An auto-da-fé or auto-de-fé (from Portuguese auto da fé, meaning "act of faith") was the ritual of public penance of condemned heretics and apostates that took place when the Spanish Inquisition, Portuguese Inquisition or the Mexican Inquisition had decided their punishment, followed by the execution by the civil authorities of the sentences imposed.
The most extreme punishment imposed on those convicted was execution by burning. In popular usage, the term auto-da-fé, the act of public penance, came to mean the burning at the stake.
The first recorded auto-da-fé was held in Paris in 1242, under Louis IX.
On 1 November 1478, King Ferdinand and Queen Isabella received permission from Pope Sixtus IV to name Inquisitors throughout their domains, to protect Catholicism as the true faith. It originally applied to the Crown of Castile — the domain of Isabella — but in 1483, Ferdinand extended it to his domain of the Crown of Aragon. Ferdinand's action met with great resistance, and resulted in the assassination by conversos in 1485 of Pedro de Arbués. In spite of this social discontent it is considered that between 1487 and 1505 the Chapter of Barcelona processed more than 1000 people, of which only 25 were absolved.

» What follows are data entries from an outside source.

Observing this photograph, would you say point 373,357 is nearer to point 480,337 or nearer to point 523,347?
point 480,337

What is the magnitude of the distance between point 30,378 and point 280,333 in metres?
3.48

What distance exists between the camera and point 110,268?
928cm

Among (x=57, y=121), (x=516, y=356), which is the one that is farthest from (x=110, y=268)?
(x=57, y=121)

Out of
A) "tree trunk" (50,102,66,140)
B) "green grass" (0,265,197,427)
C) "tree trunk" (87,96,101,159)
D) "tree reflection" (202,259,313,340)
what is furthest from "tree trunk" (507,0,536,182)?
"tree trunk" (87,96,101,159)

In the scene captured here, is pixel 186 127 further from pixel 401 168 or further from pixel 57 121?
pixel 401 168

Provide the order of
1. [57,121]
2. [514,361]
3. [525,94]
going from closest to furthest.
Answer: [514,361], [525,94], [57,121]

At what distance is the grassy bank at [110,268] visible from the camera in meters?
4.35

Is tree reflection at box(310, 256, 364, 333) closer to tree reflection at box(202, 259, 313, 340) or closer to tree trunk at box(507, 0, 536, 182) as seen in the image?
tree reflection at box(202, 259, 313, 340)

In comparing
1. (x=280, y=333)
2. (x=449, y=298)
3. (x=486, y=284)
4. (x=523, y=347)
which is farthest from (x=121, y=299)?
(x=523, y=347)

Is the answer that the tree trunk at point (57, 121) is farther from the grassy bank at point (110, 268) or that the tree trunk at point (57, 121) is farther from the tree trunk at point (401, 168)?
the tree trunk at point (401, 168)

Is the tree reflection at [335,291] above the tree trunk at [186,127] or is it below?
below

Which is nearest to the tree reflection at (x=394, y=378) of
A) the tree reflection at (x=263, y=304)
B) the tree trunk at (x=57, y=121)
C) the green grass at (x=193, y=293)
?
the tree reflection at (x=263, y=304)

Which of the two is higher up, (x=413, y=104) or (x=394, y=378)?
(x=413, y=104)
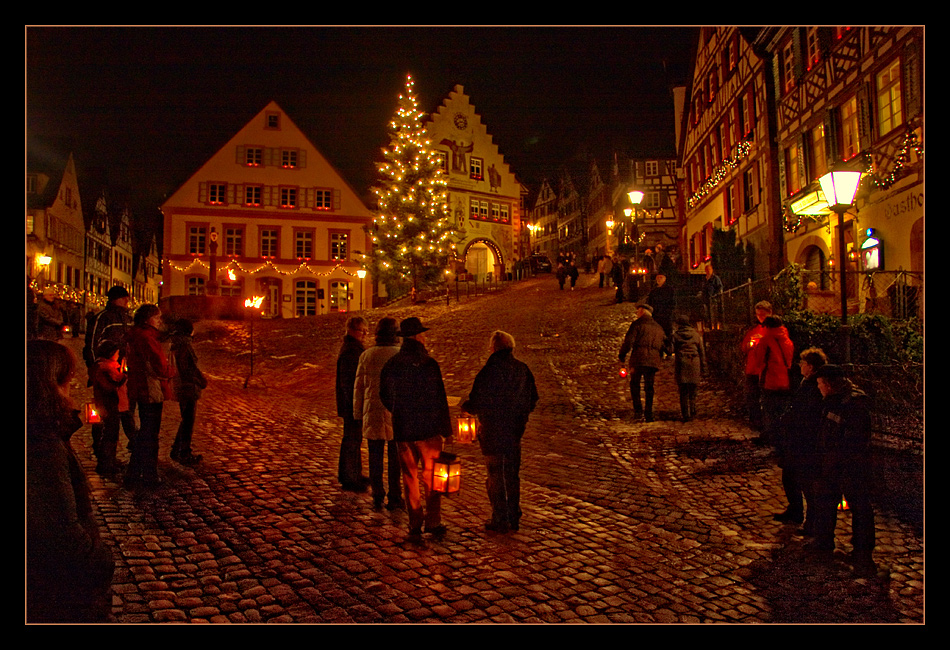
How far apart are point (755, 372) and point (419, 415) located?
4792mm

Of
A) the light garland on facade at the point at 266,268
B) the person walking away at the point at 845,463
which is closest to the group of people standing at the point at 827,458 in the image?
the person walking away at the point at 845,463

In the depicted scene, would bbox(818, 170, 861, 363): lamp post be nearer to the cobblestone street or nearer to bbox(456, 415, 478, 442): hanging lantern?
the cobblestone street

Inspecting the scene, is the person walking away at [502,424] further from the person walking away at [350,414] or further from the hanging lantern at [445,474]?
the person walking away at [350,414]

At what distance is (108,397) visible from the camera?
7035mm

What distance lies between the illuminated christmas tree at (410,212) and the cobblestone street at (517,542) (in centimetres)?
2429

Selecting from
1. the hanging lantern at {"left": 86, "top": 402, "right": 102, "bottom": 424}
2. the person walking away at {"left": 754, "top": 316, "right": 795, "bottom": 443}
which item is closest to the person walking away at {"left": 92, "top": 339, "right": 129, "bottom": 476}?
the hanging lantern at {"left": 86, "top": 402, "right": 102, "bottom": 424}

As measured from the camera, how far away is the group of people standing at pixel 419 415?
5645mm

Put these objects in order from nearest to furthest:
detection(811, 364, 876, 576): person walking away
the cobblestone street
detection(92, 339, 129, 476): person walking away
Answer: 1. the cobblestone street
2. detection(811, 364, 876, 576): person walking away
3. detection(92, 339, 129, 476): person walking away

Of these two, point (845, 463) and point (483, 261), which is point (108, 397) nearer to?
point (845, 463)

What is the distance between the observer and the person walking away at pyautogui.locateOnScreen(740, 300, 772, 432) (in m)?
8.70

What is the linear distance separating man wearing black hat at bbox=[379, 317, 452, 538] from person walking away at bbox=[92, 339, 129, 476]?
2.89m

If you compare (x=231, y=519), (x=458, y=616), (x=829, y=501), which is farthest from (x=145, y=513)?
(x=829, y=501)

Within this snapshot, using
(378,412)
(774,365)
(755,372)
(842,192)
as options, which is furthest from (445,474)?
(842,192)

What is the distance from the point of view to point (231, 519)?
603 centimetres
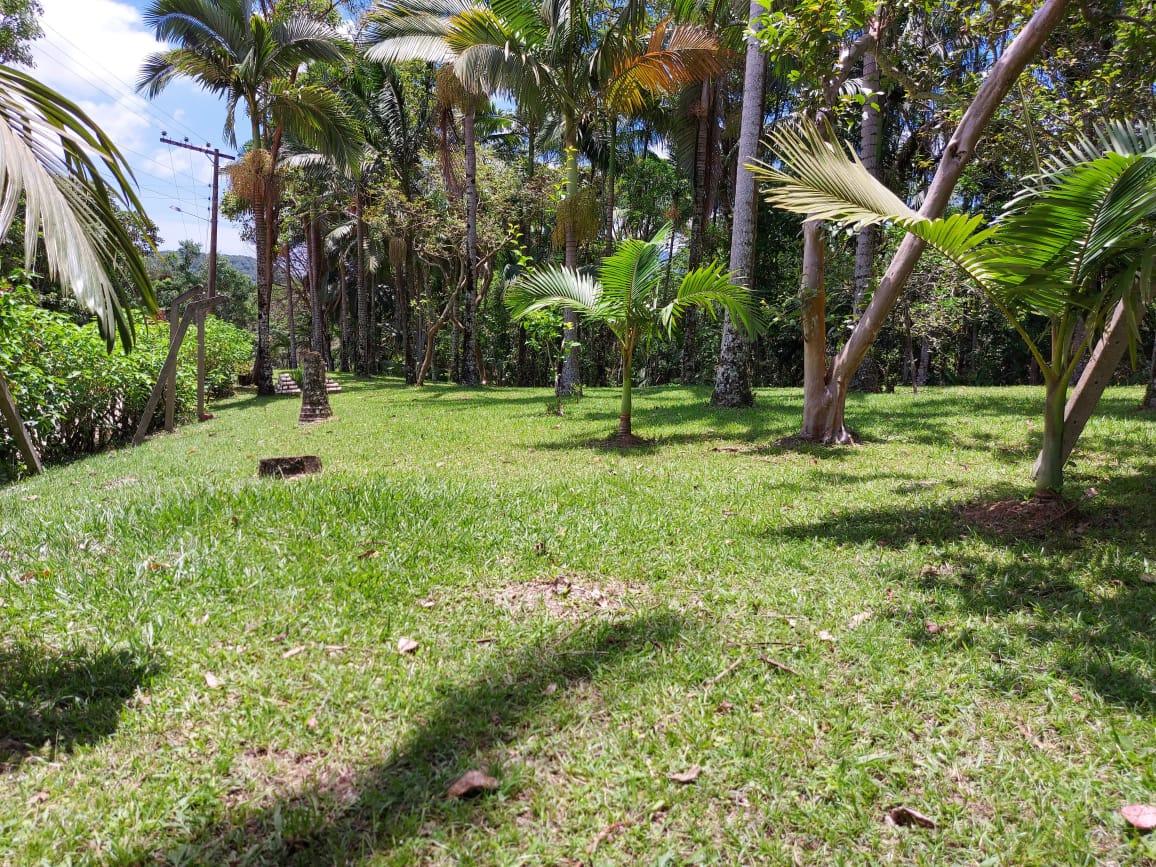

The monarchs immediately began establishing permanent trials and developing bureaucracies to carry out investigations in most cities and communities in their empire. The first Iberian auto-da-fé took place in Seville in 1481; six of the men and women who participated in this first religious ritual were later executed. Later, Franciscan missionaries brought the Inquisition to the New World.